Clearly, peripheral low grade inflammation is common; if 36% of cognitively unimpaired older individuals display elevated IL-6, and roughly 70% of those with cognitive impairment also do so (such individuals make up roughly 20% of the aging population, according to the Alzheimer Society of Canada69), then roughly 42% of older individuals show peripheral inflammation. Moreover, there is a clear split—about half of such individuals would show some form of cognitive impairment, while the other half do not. This in itself is illuminating—clearly the presence of peripheral inflammation, while predisposing towards development of cognitive impairment, is not incompatible with the presence of normal cognition. Ongoing longitudinal follow-up of this Canadian cohort should allow us to better understand the prognosis of low grade peripheral inflammation in those who are cognitively unimpaired.
We trust that a better understanding of the mechanisms related to the effects of peripheral inflammation, neuroinflammation, and cognitive impairment may contribute to the prevention and treatment of dementia. Future studies in this cohort will investigate the association between peripheral inflammation and neuro-inflammation in relation to other biomarkers of cognitive impairment and dementia.
Acknowledgements
This paper uses data from the COMPASS-ND study of the CCNA (The Canadian Consortium on Neurodegeneration in Aging) which is supported by a grant (# FRN1632902) from the Canadian Institutes of Health Research with funding from several partners (Brain Canada, Alzheimer Society of Canada, Women's Brain Health Initiative, Picov Family Foundation, New Brunswick Health Research Foundation, Saskatchewan Health Research Foundation, Ontario Brain Institute). Dr Howard Chertkow is the Scientific Director of CCNA and a member of the COMPASS-ND cross-cutting program. Dr Pedro Rosa-Neto is leader of CCNA Team 2: Inflammation & nerve growth factors. Dr Natalie Phillips is leader of Team 17: Interventions at the sensory and cognitive interface. Dr Michael Borrie is the COMPASS-ND Lead.
Ethical considerations
Ethics approval for secondary data analysis was obtained from Baycrest Health Sciences Research Ethics Board on February 11, 2025 (REB# 25-06).
Consent to participate
Written informed consent was obtained from all participants.
Consent for publication
Not applicable
Declaration of conflicting interests
The authors declared the following potential conflicts of interest with respect to the research, authorship, and/or publication of this article: Pedro Rosa-Neto has received personal compensation in the form of consulting fees from Novonordist, Eisai, and Eli Lilly; spends 20% effort on relevant clinical procedures for McGill University Research Centre for Studies in Aging—Lumbar Punctures—biomarkers studies; and receives the following research support: Operating Funding—Weston Brain Institute, Neuroinflammation Research; Operating funds—Canadian Institutes of Health Research (CIHR) (FRN, 152985), Tau propagation Research; and Infrastructure Funds—Fonds de Recherche du Québec – Santé (FRQS; (MOP-11-51-31), Aging cohort.

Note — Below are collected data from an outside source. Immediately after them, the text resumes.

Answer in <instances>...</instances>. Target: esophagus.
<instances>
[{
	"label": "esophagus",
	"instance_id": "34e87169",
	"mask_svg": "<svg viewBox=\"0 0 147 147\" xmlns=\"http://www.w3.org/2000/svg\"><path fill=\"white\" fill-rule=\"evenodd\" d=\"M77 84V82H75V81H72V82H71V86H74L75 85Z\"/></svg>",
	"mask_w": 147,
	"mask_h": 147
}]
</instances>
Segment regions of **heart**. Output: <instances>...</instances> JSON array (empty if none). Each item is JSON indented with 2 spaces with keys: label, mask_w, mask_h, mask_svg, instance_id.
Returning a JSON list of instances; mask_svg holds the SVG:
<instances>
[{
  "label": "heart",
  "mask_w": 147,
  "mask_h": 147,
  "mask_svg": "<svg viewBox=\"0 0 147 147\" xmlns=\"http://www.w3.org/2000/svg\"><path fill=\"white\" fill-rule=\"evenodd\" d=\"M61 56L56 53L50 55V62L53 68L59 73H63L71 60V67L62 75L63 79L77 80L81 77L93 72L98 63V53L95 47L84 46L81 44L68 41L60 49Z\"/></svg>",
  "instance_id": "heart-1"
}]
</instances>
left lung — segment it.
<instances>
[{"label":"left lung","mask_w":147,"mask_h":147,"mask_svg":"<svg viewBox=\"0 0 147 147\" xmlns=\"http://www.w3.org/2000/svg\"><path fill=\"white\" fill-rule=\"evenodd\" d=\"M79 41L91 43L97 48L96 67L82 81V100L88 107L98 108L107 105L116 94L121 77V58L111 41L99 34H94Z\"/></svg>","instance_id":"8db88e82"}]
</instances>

Dr Howard Chertkow has been supported by a Foundation Grant from the CIHR (Canadian Institutes for Health Research), along with operating funds from the Weston Foundation, Weston Brain Institute, and the National Institute of Health (USA) (Aging Research)-Phase II clinical trial of transcranial direct current stimulation in the treatment of primary progressive aphasia-1R01AG075111-01A1. Dr Chertkow directs the Bank Centre for Clinical Trials Research at Baycrest, which carries out pharmaceutical clinical trial activities sponsored by pharma companies. Any profits from these are returned to the research institute at Baycrest. Dr Chertkow, via the Bank Centre for Clinical Trials Research, has participated as a site PI in the past five years for pharmaceutical clinical trial activities sponsored by the following companies: Hoffmann-La Roche Limited, Eli Lilly Corp., Anavex Life Sciences, Alector LLC, Eisai, Bristol-Myers-Squibb (BMS), AriBio, Biogen MA Inc., IntelGenX Corp., and Immunocal. Dr Chertkow has received honoraria for sitting on advisory boards for Eisai, Biogen, and Lilly Inc. in Canada.
The remaining authors declared no potential conflicts of interest with respect to the research, authorship, and/or publication of this article.
Funding
The authors disclosed receipt of the following financial support for the research, authorship, and/or publication of this article: This work was supported by the Bresver Family Foundation.
ORCID iDs
Bruna Seixas-Lima https://orcid.org/0000-0002-6747-8418
Natalie A Phillips https://orcid.org/0000-0003-0855-2961
Carlos Tyler Roncero https://orcid.org/0000-0002-8712-0843
Durjoy Lahiri https://orcid.org/0000-0002-2487-9537
Dvir Dori https://orcid.org/0009-0004-5332-3636
Data availability statement
The data supporting the findings of this study are available in the Canadian Consortium on Neurodegeneration in Aging Longitudinal Online Research and Imaging System (LORIS) at https://ccna.loris.ca.
References
1. Ahmad MA, Kareem O, Khushtar M, et al. Neuroinflammation: a potential risk for dementia. Int J Mol Sci 2022; 23: 616.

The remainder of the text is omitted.